The medium is the message” is a powerful phrase conceptualised by Canadian communication theorist Marshall McLuhan. In his pathbreaking book, Understanding Media: The Extensions of Man, published in 1964, McLuhan declared that it ought to be the medium of communication itself, rather than the message/s purveyed by such medium, that should be the primary focus of any examination. This is because, in the opinion of McLuhan, conveyances such as visual and aural media, influence a society by both their content and characteristics.

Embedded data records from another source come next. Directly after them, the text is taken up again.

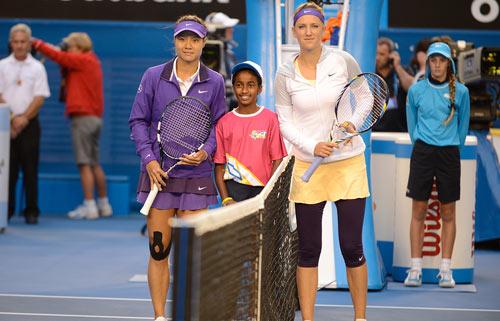 Azarenka - Li Na: Đêm Melbourne kịch tính (CK đơn nữ Australian Open) - 1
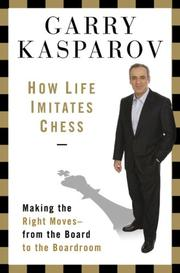 Cover of: How Life Imitates Chess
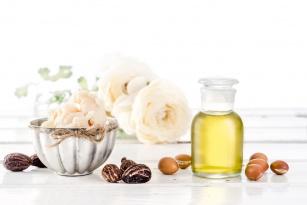 Niedoceniane kosmetyki o różnorodnym zastosowaniu. Wśród nich znalazły się: masło shea i oliwka dla dzieci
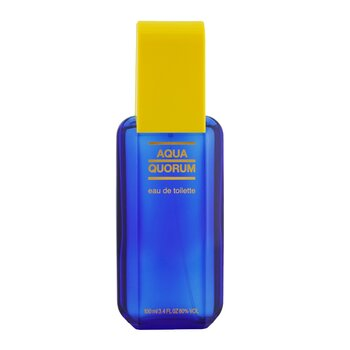 PuigAqua Quorum Eau De Toilette Spray 100ml/3.4oz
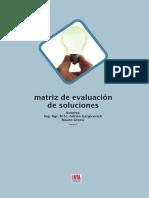 HC3 Matriz de Evaluacion de Soluciones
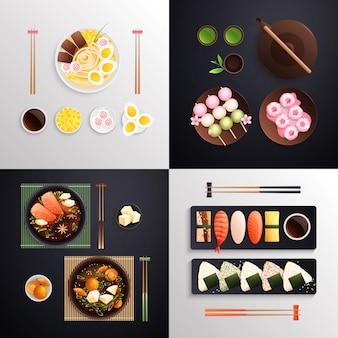 Tradycyjna japońska kuchnia jedzenie koncepcja płaskiego projektu 2x2 z czterema kwadratowymi kompozycjami z serwowanymi potrawami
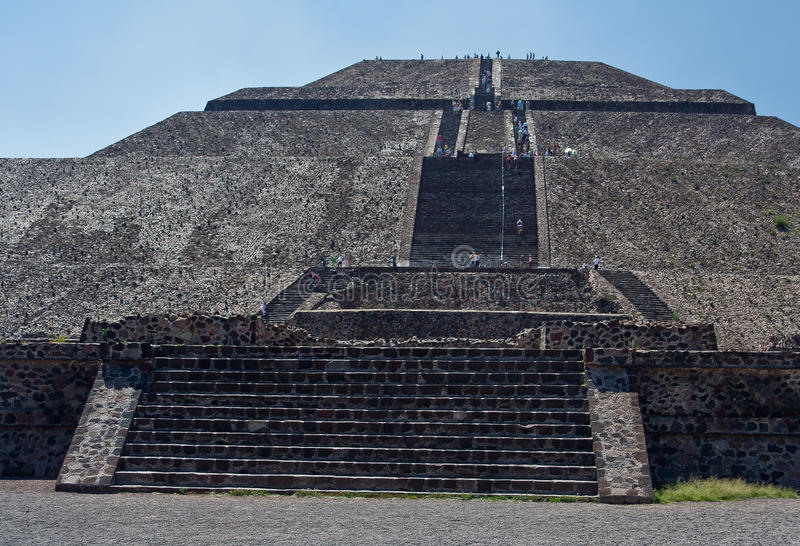 Piramide di The Sun Teotihuacan fotografia stock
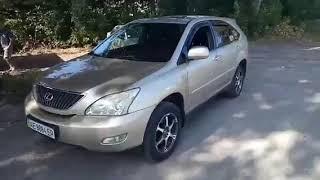 Lexus RX '2006 Дніпро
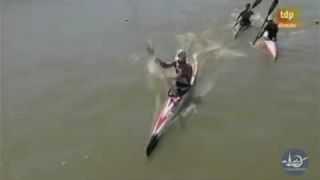 Szeged 2011 World championships men's k 1 5000m short version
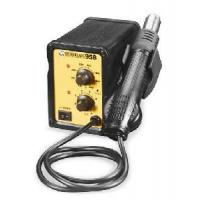 Soldering Station 958 (Whirl Air) Manufactures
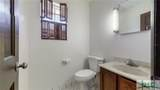 10695 Ford Avenue - Photo 15
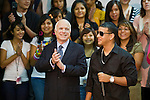 25 AUGUST 2008 -- PHOENIX, AZ:  US Sen John McCain (R-AZ), the presumptive Republican nominee for President, and Daddy Yankee visit Central High School in downtown Phoenix, AZ, Monday, Aug 25. McCain  campaigned with Puerto Rican hip hop, reggaeton star Daddy Yankee (Ramon Ayala), who endorsed McCain. Central High School is one of the most diverse high schools in Phoenix. More than 50 languages are spoken by students at the school.    PHOTO BY JACK KURTZ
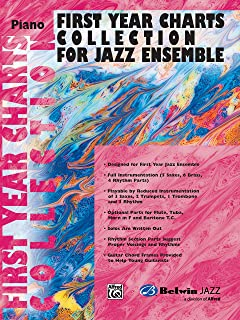 First Year Charts Collection for Jazz Ensemble: Piano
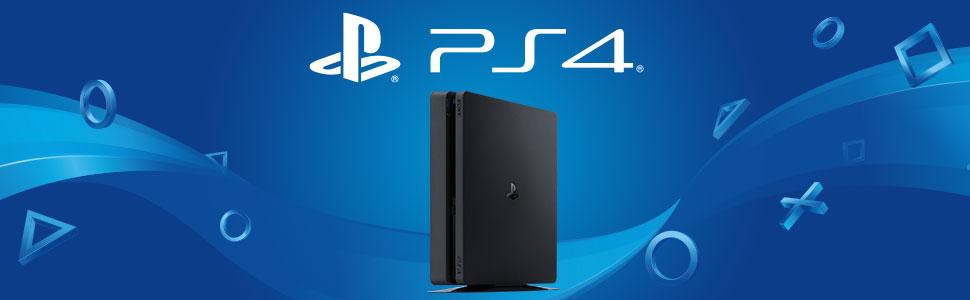 La PlayStation 4 Slim a été conçue pour vous offrir de nouvelles manières extraordinaires de jouer.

Laxman Utekar seems to have embraced McLuhan’s philosophy wholeheartedly. In “Mimi”, he juxtaposes ordinary humour with a prosaic story line to convey a very topical, sensitive and essential message relating to surrogacy and adoption. In 2002 India legalized the practice of surrogate parenting. In a surrogacy arrangement, a healthy woman carries and delivers a child on someone else’s behalf and in the process, gets financially compensated. In some cases, surrogacy uses the eggs and sperm of the prospective parents. The Delhi-based Sama Resource Group for Women and Health estimated India’s surrogacy business was worth more than $400 million a year, with some 3,000 fertility clinics across the nation.

Mimi (Kriti Sanon) is an effervescent and ambitious local dancer who harbours notions of striking it big in Bollywood. Plastering the walls of her rooms with actors and actresses, Mimi is just waiting for that one break, which alas seems to be eternally elusive. Bhanupratap Pandey (Pankaj Tripathi) whilst ferrying a foreign couple, Summer (Evelyn Edwards) and John (Aidan Whytock), learns that the couple are looking for a surrogate to conceive their child since Summer is incapable of childbirth. This leads Bhanu to Mimi. Lured by the prospects of obtaining a princely amount of INR 20 lakhs, which might ultimately pave the way for her entry into the portals of Bollywood, Mimi agrees to bear Summer and John’s child. She hides this arrangement from her parents who are possessed by a very traditional and conventional bent of mind. Claiming that she needs to be away for the shooting of a movie that would take nine months for completion, Mimi convinces her father Mansingh Rathore (Manoj Pahwa) and mother, Shobha (Supriya Pathak) to a accord reluctant approval to their daughter’s proposal.

Things take a nasty turn when a doctor’s report reveals that the child being borne by Mimi is in all likelihood suffering from Down’s Syndrome. Unable to reconcile the prospect of being left with a differently abled child, Summer and John flee India, leaving Mimi at her wit’s end. How Mimi, with the help of her friend Shama (Sai Tamhankar) and the resourceful Bhanu tackles this conundrum forms part of the major portion of the movie.

Kriti Sanon as the lissome Mimi, does ample justice to her role. Layering the exuberance of a carefree, optimistic and talented dancer with the muted and sombre prospect of an unexpected single mother, Sanon seamlessly accommodates the transition. Her initial encounters with Bhanu when he tries to get her affirmation for being a surrogate mother are exquisitely wicked.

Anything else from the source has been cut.